The rise of Donald Trump to being elected as US president, after defeating a much-favoured Hillary Clinton, may have stunned the world on Wednesday, but it also has far-reaching consequences for South Africa.
The US is one of SA’s largest trading partners and the outcome of the race to the White House brings uncertainty regarding the policy ties between two countries.
Arguably, the most important trade pact heading on the path of uncertainty is the African Growth and Opportunity Act (Agoa), which provides SA and other African countries with duty-free access through exports to the US market.
The trade pact – introduced in 2000 by the US Congress for SA to export products ranging from textiles, automotive to agricultural goods into the US– was recently renewed until 2025 after drawn-out discussions between the two countries.
Tempers flared during renewal negotiations with concerns that the US benefitted more from Agoa as it had could dump cheap chicken imports into SA, which has riled up local chicken producers (read more here).
SA’s trade with the US totalled US$13 billion (or R176 billion in rand terms) in 2015 – making it the country’s 39th largest goods trading partner, according to the United States Trade Representative. Agoa is believed to have created more than 50 000 jobs in the last 15 years in labour-intensive industries such as agriculture, automotive and textile.
Market watchers say that based on Trump’s policy proposals during the campaign trail, the US might not prioritise free-trade agreements with the Southern African Customs Union, which is an African regional economic organisation and its member states include Botswana, Lesotho, Namibia, SA, and Swaziland.
Clinton is viewed to be pro-Africa trade.
If trade ties are severed, it could have economic and political consequences not only for SA but the African continent.
Economist at economists.co.za Mike Schüssler says SA might take a hit as there are possibilities that Agoa will not survive under Trump’s leadership.
“Our government has never been good friends with the Republicans and this will make our life difficult. We have seen a rise in protectionism in the US, which is not good for a middle-income country like SA,” Schüssler tells Moneyweb.
Protectionisms is the practice of having policies that often restrict trade in a bid to help out local and national businesses by curbing foreign competition.
A protectionist US is bad news, as SA depends on exporting commodities to the world’s biggest economy, says Schüssler.

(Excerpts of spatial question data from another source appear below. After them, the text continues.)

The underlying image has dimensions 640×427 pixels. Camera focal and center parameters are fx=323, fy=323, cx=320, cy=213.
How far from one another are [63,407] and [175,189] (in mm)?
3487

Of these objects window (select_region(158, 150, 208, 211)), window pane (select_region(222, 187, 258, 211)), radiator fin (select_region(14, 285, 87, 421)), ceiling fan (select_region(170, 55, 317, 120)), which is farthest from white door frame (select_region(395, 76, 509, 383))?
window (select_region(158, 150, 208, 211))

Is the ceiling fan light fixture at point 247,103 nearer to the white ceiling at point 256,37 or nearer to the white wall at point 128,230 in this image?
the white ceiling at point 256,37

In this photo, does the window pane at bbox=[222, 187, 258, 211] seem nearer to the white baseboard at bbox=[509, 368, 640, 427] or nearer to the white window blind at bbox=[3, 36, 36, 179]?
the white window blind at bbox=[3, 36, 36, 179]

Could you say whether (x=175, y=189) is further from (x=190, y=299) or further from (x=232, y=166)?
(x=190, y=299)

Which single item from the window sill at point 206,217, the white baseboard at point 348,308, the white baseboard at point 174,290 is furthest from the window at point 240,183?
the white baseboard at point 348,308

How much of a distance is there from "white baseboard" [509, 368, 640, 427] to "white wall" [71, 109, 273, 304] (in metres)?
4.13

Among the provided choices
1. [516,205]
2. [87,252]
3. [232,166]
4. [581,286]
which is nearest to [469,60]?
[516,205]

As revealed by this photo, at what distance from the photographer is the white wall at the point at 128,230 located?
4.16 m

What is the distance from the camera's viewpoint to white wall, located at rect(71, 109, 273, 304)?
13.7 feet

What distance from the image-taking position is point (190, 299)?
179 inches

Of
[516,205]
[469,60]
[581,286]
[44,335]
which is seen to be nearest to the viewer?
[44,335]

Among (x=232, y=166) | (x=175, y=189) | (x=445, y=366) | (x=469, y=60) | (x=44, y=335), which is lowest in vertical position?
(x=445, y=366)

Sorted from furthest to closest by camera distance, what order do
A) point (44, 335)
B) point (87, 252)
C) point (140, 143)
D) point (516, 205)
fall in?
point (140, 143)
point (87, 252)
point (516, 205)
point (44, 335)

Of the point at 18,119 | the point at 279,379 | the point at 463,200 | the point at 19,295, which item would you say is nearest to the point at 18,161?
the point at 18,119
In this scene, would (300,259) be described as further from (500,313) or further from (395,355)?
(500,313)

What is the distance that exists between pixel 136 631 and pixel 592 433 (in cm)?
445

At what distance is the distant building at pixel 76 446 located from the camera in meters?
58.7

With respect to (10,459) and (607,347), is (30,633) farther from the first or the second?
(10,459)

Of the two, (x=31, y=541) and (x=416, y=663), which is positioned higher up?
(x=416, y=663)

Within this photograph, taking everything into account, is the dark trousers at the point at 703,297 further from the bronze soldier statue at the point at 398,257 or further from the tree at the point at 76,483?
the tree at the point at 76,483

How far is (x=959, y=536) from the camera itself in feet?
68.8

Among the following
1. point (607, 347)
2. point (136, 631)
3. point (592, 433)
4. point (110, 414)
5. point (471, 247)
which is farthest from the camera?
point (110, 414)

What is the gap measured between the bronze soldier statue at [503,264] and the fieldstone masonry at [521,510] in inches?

However, it’s still early days, uncertainty still reigns supreme.
The chief economist at Efficient Group Dawie Roodt says SA will “have to realise that there is a new guy on the block.” “If we play politics right with the US, there will be good news for SA and our policies will be maintained,” says Roodt.
Ashburton Investments’ portfolio manager Wayne McCurrie says a Trump victory (ranked by many commentators to be worse than the fallout from the UK’s imminent divorce with the European Union) has more political consequences and is “not going to cause an economic catastrophe.”
McCurrie sees three scenarios: the US will cut taxes and spend more money “which is not bad for an economy and financial markets”; inflation and debt will rise; tax incentives will be awarded to companies.
“On the impact to SA, it’s not going to be easy to implement policy changes as proposals have to go to the US Congress and it’s a long process,” says McCurrie.